For the last couple of days I have been playing with WIM compression. I wanted to be able to directly read a given file from a WIM, even if that WIM is embedded in a DLL resource (specifically the activity.bmp file in the WIM in bootres.dll). I predicted this would greatly speed up the start up and running of my Windows 7 Boot Updater program since I use that file whenever the animation is set to "Default", see an entry on that for more information about its success.
When you compress your data, you are essentially reducing the space of bits on your hard drive. It helps conserve hard disk space and transition bandwidth. It can take many hours, so while your computer is busy making more space, you can easily log in to your laptop, Play at Foxy Bingo or download a new film to watch and pass the time. You may have done this before but with home video cameras. The data must be compressed before it can be watched via cassette or DVD.

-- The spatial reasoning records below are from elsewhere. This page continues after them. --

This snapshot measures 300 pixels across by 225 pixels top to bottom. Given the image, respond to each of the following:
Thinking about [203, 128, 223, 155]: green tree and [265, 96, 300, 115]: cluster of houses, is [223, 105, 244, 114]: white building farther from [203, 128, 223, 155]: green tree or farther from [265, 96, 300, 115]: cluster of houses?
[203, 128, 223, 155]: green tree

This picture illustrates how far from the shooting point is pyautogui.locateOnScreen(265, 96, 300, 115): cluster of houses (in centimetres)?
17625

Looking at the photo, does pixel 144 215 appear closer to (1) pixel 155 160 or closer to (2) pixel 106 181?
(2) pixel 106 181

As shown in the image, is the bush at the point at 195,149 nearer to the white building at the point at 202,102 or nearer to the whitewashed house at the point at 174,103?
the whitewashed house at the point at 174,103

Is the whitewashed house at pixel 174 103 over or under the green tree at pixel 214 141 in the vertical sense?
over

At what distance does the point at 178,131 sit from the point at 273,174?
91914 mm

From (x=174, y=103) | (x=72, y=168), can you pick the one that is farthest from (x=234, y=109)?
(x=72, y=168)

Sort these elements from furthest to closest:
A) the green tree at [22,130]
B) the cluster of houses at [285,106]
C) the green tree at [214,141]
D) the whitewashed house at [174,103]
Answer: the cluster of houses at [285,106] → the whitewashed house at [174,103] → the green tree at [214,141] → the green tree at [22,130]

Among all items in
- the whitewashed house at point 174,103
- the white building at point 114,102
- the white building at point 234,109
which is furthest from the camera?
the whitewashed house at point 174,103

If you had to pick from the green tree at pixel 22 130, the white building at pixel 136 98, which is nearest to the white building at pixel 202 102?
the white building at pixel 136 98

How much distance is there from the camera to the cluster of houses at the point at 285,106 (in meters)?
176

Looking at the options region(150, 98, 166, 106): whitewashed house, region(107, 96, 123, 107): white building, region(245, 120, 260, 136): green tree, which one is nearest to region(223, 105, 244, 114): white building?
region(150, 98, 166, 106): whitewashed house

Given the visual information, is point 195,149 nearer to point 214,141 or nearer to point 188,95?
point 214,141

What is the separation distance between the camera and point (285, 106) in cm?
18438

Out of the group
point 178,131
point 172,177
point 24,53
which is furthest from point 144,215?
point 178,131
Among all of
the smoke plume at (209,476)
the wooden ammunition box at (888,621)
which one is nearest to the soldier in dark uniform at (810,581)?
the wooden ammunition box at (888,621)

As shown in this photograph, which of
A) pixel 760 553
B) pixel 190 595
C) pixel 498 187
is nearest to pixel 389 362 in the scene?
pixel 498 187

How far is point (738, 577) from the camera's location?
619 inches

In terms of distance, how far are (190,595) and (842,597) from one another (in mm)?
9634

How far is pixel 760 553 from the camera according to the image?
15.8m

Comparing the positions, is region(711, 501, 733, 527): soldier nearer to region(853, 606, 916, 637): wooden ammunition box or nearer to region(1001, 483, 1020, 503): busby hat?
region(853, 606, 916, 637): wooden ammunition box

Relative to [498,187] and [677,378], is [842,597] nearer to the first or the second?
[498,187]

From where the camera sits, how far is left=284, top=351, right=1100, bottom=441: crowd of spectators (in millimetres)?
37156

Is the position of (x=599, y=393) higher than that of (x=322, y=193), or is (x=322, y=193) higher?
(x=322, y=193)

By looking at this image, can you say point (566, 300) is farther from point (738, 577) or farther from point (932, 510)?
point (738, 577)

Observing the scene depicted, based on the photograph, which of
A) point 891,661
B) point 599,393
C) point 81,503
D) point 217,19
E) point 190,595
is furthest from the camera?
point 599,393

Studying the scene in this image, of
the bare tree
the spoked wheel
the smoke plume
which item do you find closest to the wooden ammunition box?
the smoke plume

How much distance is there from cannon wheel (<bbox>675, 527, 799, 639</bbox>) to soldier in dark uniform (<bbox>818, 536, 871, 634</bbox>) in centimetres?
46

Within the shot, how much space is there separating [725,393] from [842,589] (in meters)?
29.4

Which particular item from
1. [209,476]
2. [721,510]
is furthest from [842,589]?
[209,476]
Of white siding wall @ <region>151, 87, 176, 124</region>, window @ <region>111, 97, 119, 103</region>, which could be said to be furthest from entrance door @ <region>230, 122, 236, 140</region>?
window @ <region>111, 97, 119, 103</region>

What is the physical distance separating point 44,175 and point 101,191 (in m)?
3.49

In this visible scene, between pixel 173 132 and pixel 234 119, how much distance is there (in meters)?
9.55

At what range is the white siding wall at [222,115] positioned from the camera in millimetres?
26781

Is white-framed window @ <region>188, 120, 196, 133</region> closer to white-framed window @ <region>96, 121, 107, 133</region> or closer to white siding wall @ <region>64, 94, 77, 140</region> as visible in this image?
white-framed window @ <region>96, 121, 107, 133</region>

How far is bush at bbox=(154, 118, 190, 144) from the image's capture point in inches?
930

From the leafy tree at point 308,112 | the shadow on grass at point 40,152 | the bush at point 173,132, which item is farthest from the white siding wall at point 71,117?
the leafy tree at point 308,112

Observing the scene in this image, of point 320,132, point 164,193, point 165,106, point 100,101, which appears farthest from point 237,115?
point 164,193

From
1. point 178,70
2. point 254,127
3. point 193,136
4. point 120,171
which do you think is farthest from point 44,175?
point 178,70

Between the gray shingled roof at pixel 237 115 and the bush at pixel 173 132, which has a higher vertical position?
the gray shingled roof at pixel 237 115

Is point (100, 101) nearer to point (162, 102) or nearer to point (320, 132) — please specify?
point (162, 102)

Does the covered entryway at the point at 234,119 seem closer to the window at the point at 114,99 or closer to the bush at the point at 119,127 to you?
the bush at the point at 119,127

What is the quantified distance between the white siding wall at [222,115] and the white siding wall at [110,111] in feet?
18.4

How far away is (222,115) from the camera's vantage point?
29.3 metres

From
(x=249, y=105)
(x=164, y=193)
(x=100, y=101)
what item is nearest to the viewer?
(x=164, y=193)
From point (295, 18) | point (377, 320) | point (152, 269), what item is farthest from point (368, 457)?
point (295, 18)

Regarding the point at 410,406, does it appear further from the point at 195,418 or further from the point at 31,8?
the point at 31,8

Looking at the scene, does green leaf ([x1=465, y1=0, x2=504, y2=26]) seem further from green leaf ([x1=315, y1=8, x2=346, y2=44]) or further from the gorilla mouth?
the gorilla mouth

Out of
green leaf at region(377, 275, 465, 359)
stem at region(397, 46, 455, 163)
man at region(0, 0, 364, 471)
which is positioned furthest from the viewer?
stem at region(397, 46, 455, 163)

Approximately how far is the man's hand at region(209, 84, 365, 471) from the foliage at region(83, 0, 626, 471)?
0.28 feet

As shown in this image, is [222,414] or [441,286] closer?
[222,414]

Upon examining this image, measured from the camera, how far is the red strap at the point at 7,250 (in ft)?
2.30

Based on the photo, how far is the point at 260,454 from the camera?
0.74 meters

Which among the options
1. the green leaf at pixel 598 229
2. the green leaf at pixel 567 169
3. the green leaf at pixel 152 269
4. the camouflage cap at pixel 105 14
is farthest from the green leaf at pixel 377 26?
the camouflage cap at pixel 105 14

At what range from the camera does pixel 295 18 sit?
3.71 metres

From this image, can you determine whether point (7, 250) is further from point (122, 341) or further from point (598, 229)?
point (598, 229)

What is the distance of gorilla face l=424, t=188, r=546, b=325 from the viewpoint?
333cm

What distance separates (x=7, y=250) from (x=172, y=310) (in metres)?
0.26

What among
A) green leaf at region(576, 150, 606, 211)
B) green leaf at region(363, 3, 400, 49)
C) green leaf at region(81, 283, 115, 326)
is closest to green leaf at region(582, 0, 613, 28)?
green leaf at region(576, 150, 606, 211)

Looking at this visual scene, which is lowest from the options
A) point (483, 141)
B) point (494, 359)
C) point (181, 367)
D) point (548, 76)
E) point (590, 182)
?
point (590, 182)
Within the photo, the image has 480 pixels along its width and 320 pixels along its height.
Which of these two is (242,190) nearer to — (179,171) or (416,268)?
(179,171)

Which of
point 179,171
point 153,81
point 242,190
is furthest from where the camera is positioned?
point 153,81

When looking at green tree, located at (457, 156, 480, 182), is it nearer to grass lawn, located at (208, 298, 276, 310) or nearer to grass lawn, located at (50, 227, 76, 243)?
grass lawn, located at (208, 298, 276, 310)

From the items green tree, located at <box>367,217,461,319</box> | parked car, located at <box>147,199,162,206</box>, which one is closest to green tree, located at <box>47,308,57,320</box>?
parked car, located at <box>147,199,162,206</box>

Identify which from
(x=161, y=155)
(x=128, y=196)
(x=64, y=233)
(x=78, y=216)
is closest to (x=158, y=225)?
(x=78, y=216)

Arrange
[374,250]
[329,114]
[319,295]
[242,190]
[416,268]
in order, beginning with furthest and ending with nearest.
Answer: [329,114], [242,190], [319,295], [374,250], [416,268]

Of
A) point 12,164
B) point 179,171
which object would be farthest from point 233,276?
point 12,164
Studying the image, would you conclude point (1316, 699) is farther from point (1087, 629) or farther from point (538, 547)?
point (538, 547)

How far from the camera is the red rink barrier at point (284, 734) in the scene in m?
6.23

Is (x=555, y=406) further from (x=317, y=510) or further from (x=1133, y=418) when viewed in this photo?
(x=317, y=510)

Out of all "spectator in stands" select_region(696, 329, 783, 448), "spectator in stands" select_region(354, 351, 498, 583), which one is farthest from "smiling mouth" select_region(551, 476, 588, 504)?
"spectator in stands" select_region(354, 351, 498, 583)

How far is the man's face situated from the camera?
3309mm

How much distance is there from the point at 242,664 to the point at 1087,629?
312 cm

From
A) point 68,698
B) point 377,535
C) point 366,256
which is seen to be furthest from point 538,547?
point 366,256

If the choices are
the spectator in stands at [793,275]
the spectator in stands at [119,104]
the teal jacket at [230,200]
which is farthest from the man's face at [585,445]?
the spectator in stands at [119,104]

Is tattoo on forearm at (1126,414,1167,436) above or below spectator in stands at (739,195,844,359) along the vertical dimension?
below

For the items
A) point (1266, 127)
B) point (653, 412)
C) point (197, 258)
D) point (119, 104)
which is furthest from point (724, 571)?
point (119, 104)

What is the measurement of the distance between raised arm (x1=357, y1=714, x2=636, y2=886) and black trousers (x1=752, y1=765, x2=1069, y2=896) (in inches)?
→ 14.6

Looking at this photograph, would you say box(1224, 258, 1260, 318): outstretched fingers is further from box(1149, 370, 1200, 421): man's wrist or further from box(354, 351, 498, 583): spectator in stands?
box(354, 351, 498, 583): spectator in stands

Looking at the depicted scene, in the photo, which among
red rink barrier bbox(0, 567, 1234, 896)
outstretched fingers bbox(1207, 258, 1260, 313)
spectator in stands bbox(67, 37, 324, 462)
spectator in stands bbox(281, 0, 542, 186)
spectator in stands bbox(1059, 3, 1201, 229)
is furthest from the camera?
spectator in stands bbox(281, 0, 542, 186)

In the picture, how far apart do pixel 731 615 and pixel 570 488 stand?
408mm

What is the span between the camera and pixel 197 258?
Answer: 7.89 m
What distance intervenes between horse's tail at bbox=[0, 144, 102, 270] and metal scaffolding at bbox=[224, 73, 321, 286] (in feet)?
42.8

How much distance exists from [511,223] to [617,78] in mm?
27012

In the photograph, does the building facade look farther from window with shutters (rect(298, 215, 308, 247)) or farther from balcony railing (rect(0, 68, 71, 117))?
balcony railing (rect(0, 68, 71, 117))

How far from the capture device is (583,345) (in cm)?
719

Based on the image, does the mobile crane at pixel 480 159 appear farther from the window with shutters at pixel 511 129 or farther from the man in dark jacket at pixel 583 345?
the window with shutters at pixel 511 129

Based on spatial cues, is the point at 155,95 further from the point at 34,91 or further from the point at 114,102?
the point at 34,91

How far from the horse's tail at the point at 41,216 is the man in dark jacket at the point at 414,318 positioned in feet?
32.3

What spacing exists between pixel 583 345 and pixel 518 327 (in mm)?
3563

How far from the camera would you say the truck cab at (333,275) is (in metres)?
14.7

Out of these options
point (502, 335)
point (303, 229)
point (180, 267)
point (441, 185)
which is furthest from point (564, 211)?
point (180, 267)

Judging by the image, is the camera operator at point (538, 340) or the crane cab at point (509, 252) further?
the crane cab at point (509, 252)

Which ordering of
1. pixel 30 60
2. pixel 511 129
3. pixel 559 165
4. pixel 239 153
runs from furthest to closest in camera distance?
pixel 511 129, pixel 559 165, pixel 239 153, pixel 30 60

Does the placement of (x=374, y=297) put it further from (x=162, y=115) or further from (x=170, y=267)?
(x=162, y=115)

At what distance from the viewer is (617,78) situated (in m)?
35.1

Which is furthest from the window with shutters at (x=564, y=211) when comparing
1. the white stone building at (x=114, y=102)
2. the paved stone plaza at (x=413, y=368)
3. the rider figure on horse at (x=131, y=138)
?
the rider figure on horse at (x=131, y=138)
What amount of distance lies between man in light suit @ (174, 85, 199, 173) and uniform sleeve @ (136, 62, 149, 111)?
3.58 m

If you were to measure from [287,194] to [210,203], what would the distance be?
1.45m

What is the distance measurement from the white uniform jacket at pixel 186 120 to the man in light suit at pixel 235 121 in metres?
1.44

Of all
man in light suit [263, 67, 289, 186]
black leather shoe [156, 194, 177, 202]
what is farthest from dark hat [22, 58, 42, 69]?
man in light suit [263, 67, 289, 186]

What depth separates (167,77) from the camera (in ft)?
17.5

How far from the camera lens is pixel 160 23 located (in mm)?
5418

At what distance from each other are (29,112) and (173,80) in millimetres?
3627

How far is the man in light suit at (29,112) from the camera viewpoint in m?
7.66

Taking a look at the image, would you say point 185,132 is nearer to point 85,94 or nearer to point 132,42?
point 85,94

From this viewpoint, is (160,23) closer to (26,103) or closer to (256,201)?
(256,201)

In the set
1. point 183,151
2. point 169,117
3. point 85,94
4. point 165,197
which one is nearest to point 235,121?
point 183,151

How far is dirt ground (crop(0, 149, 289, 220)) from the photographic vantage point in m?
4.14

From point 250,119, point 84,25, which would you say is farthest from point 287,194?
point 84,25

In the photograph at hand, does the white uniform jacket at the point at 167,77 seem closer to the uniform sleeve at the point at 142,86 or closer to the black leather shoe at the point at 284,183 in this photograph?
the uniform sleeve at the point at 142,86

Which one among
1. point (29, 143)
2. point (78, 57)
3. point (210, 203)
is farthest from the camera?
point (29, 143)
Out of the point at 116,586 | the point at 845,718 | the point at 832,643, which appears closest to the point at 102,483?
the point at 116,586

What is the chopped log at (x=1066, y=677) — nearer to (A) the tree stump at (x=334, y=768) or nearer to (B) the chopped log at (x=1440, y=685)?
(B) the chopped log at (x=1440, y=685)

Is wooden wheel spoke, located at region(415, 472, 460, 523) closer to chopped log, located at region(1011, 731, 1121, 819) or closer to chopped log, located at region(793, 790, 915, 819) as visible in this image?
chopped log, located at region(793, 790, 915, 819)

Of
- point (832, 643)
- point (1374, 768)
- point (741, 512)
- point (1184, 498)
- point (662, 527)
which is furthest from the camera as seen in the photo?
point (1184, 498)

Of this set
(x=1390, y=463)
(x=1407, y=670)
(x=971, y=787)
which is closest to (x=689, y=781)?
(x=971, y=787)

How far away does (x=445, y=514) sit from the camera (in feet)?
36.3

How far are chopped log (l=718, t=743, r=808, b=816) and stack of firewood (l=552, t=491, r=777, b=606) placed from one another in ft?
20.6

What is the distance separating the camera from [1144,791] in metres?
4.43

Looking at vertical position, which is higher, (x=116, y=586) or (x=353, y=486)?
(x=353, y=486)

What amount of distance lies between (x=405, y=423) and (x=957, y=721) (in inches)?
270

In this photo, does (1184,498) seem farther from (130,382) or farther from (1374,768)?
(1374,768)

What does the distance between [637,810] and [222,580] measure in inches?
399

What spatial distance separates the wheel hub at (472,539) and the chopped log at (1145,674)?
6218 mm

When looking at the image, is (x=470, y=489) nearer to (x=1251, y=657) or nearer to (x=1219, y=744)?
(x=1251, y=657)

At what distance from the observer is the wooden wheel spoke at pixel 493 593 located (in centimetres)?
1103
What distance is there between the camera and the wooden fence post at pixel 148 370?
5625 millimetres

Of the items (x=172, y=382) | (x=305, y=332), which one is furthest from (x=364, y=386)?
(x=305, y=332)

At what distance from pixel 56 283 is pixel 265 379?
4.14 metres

WIM files support 2 types of compression and also support not being compressed. The supported types of compression are LZX and XPRESS, however the official WIM document states:
This document does not define these compression formats. The purpose of this document is not to enable developers to encode or decode WIM-compressed data.
So it won't tell you that the formats are not what they seem! In implementing them I came across many curiosities which I have documented below. I hope this helps someone so they won't have to go through the same frustrations.
LZX
This is based on the LZX format used by Microsoft CAB files. That compression is documented on MSDN but there is a nicer PDF version with the same text/figures.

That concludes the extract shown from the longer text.